Raul Seixas sempre leu e gostou de filosofia, vindo mesmo, desde cedo, a desconfiar da existência da verdade absoluta. Ao iê-iê-iê ingênuo e romântico presente na cena musical brasileira dos anos de 1960, Raul Seixas, através das letras de suas canções, acrescentou desassossegos para a construção de uma sociedade galgada na lei e na moral do mais forte.
Em 1968 grava o primeiro LP, Raulzito e os Panteras, também neste período realiza composições que são gravadas por outros interpretes.
Após este momento, com outros companheiros de aventura, e sem a devida permissão, grava e lança o LP: Sociedade da Grã-Ordem Kavernista Apresenta Sessão das 10 – o que resulta na sua demissão da gravadora CBS, onde era produtor musical.
Com os Beatles [ALVES: 1993, 27]Raul percebeu que poderia usar a música para dizer o que ele pensava – era isso que faziam os Beatles. Raul começa a compor, para dizer em suas músicas, o que ele pensava.
Em 1972 participa do Festival Internacional da Canção com Let Me Sing, Let Me Sing e Eu Sou Eu, Nicuri É O Diabo. Gravou em 1973 o LP Kring-Há, Bandolo!, onde aparecem sucessos como “Ouro de Tolo’, “Metamorfose Ambulante”, “Mosca na Sopa”, entre outros. Ganhando, a partir de então, notoriedade nacional como cantor e compositor.
Grava, em 1974, o LP Gita, que lhe garante um disco de ouro e traz músicas como “Medo da Chuva”, “As Aventuras de  Raul Seixas na Cidade de Thor”, “Sociedade Alternativa”, “S.O.S”, “Gita” e “O Trem das Sete”.
Gravou muitos outros discos. Foi polêmico e controverso. Tornou-se um artista ímpar em nossa cultura brasileira. Disse não pertencer a nenhum grupo dentro da linha evolutiva da música popular brasileira e buscou abrir portas para “verdades” individuais, as suas e as dos outros.
Este mesmo Raul Seixas, vítima de uma parada cardíaca causada por pancreatite crônica, morreu em São Paulo em 21 de agosto de 1989.

PALAVRAS CRUZADAS

            Nietzsche escolheu e utilizou, principalmente, o aforismo como forma de inquietar o mundo através de seu pensamento.

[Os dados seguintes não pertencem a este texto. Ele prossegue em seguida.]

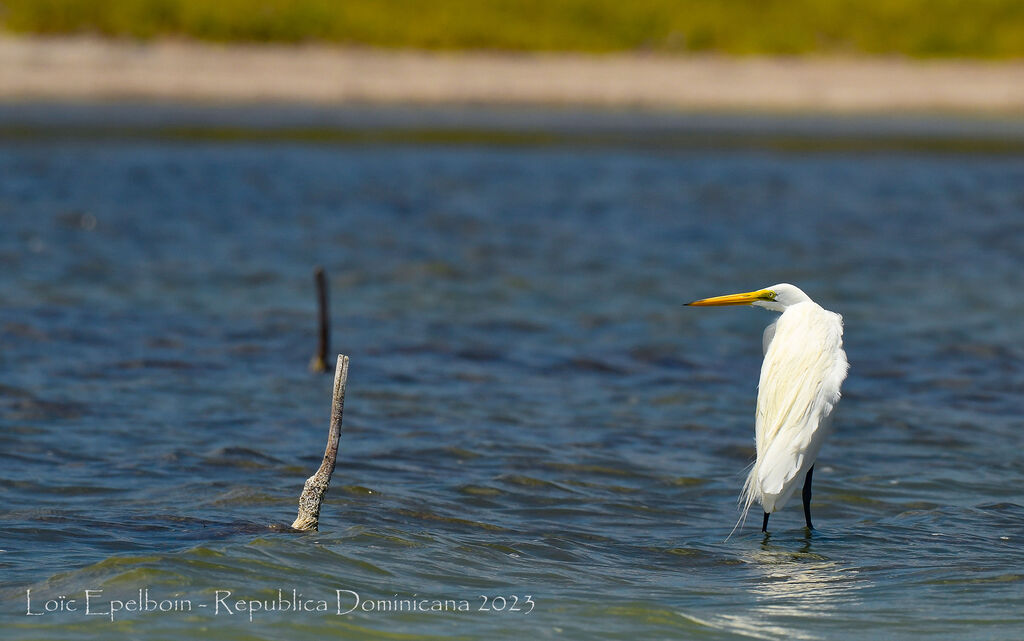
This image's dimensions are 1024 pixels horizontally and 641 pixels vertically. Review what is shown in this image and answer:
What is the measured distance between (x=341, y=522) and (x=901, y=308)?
9278 mm

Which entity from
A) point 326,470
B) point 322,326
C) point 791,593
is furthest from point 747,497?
point 322,326

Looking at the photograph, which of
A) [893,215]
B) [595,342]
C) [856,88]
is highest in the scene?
[856,88]

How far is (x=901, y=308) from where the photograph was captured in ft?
50.4

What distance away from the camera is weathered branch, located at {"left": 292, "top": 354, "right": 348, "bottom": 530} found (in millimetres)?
7035

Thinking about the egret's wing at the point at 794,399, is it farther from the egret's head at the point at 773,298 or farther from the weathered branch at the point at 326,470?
the weathered branch at the point at 326,470

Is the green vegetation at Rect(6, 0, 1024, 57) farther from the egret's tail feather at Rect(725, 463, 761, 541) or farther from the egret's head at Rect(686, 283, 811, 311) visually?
the egret's tail feather at Rect(725, 463, 761, 541)

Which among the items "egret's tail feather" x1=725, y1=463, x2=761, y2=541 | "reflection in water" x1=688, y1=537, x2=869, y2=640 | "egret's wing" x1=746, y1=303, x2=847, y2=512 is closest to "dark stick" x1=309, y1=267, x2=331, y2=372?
"egret's tail feather" x1=725, y1=463, x2=761, y2=541

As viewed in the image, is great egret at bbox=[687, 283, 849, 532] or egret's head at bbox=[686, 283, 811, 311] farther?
egret's head at bbox=[686, 283, 811, 311]

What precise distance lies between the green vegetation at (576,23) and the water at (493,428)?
34899 millimetres

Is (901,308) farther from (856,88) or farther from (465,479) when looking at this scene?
(856,88)

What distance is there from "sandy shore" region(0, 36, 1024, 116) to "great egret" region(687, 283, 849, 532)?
42.2 m

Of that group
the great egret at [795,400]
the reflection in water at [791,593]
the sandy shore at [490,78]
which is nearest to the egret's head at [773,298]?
the great egret at [795,400]

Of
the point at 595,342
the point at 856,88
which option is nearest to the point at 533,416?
the point at 595,342

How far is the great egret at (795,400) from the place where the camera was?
25.2 feet
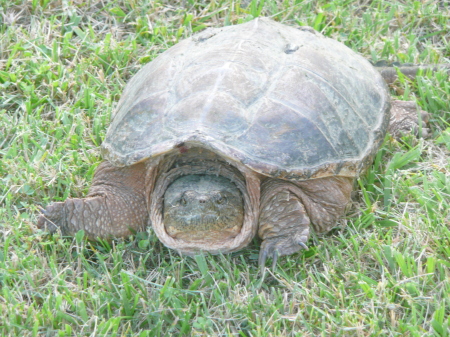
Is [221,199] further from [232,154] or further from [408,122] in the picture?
[408,122]

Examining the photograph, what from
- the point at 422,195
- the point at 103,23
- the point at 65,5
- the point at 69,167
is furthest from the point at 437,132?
the point at 65,5

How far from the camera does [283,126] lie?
2.99 metres

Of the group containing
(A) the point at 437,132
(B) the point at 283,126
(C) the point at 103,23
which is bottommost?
(A) the point at 437,132

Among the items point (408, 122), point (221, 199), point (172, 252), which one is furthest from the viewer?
point (408, 122)

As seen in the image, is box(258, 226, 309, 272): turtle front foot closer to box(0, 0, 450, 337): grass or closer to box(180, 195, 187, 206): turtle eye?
box(0, 0, 450, 337): grass

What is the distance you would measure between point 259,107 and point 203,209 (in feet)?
1.88

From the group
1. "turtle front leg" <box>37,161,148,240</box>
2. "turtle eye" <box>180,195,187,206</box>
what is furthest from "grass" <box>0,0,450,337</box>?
"turtle eye" <box>180,195,187,206</box>

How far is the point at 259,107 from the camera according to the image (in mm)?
3027

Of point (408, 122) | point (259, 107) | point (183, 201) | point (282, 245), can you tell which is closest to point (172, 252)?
point (183, 201)

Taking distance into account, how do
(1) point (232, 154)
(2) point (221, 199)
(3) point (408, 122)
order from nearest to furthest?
(1) point (232, 154), (2) point (221, 199), (3) point (408, 122)

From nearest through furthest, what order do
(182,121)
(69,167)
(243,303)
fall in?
1. (243,303)
2. (182,121)
3. (69,167)

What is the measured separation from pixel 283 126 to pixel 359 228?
68 cm

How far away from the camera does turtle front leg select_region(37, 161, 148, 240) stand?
3.13m

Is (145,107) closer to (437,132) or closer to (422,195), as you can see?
(422,195)
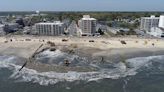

Em livros construídos com a matéria, perspicácia e maestria de um grande artista consciente da força e da beleza de sua arte, nos legou inconformismos e desconfianças que ainda hoje soam como marteladas que podem dobrar até os mais densos metais.
CHAUÍ [1994:354], aludindo ao pensamento de Nietzsche, nos diz que:

Contra a moral dos escravos, afirma-se a moral dos senhores ou a ética dos melhores, dos aristoi, a moral aristocrática, fundada nos instintos vitais, nos desejos e naquilo que Nietzsche chama de vontade de potência, cujo modelo se encontra nos guerreiros belos e bons das sociedades antigas, baseadas na guerra, nos combates e nos jogos, nas disputas pela glória e pela fama, na busca da honra e da coragem. Essa concepção encontra-se em Nietzsche e em vários filósofos contemporâneos.” [CHAUÍ, 1994: 354]


Incluímos neste rol o mago inglês Aleister Crowley que muito influenciou o pensamento de Raul Seixas e Paulo Coelho, este, seu parceiro mais constante.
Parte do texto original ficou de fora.